# Foundry Coffee Roasters



## caramel (Jun 22, 2016)

I had a look and didn't see a review thread for these guys, although they do seem to be well regarded here.

I bought a Compak E8 from them, Lee was happy to chat on the phone about the grinder answering any questions I had. Seems like a very knowledgable guy. Shipping was fast, dispatched the same day for next day delivery with a 1hr timeslot notification. They even threw in a big bag of coffee for me to try









I wouldn't hesitate to recommend them based on my experience so far.


----------



## jlarkin (Apr 26, 2015)

Their is a small thread about them here: http://coffeeforums.co.uk/showthread.php?24626-Foundry-Coffee-Roasters-Sheffield&p=423322#post423322

They're definitely well regarded here


----------



## Dallah (Jan 31, 2015)

Lee is a gem of a bloke and his coffee has never been anything less than exceptional (to my taste buds at least).


----------



## fatboyslim (Sep 29, 2011)

Had a really great experience ordering some beans off them when royal mail lost my first lot, replaced free of charge!

I'll be coming back for more that's for sure. Highly recommend the Keny Ngunguru AA. Dare I say its slightly better than #SSSSS this month? Absolutely delicious.


----------



## Wobin19 (Mar 19, 2013)

fatboyslim said:


> Had a really great experience ordering some beans off them when royal mail lost my first lot, replaced free of charge!
> 
> I'll be coming back for more that's for sure. Highly recommend the Keny Ngunguru AA. Dare I say its slightly better than #SSSSS this month? Absolutely delicious.


That's good to hear, some of that just arrived on my doormat this morning! You spro'ing that?


----------



## fatboyslim (Sep 29, 2011)

Wobin19 said:


> That's good to hear, some of that just arrived on my doormat this morning! You spro'ing that?


I'm spro'less these days. Makes one hell of a v60 though, 50:50 Volvic and Glaceau.


----------

**Data segment**
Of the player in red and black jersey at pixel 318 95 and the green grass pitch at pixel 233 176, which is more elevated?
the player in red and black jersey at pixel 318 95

**Complete the following**
a – Edit the Foundry Coffee Roasters thread from "## jlarkin (Apr" to "(Jan 31, 2015)", putting "short thread" in place of "small thread".
b – Summarize the Foundry Coffee Roasters thread in two sentences.
c – In the Foundry Coffee Roasters thread, why does caramel recommend the company?
The lines placed after the thread have no connection to it.

**Expected outputs**
a –
## jlarkin (Apr 26, 2015)

Their is a short thread about them here: http://coffeeforums.co.uk/showthread.php?24626-Foundry-Coffee-Roasters-Sheffield&p=423322#post423322

They're definitely well regarded here


----------



## Dallah (Jan 31, 2015)

b – Forum members praise Foundry Coffee Roasters: one bought a Compak E8 grinder and describes helpful phone advice from Lee, same-day dispatch and a free bag of coffee, while another calls Lee a gem whose coffee has always been exceptional. A third poster had beans lost by Royal Mail replaced free of charge, highly recommends one of the company's coffees, and tells another member that he now brews it in a V60 rather than as espresso.

c – Caramel bases the recommendation on buying a Compak E8 from them. Lee happily answered questions about the grinder on the phone, the order was dispatched the same day for next-day delivery with a one-hour timeslot notification, and a big bag of coffee was included to try.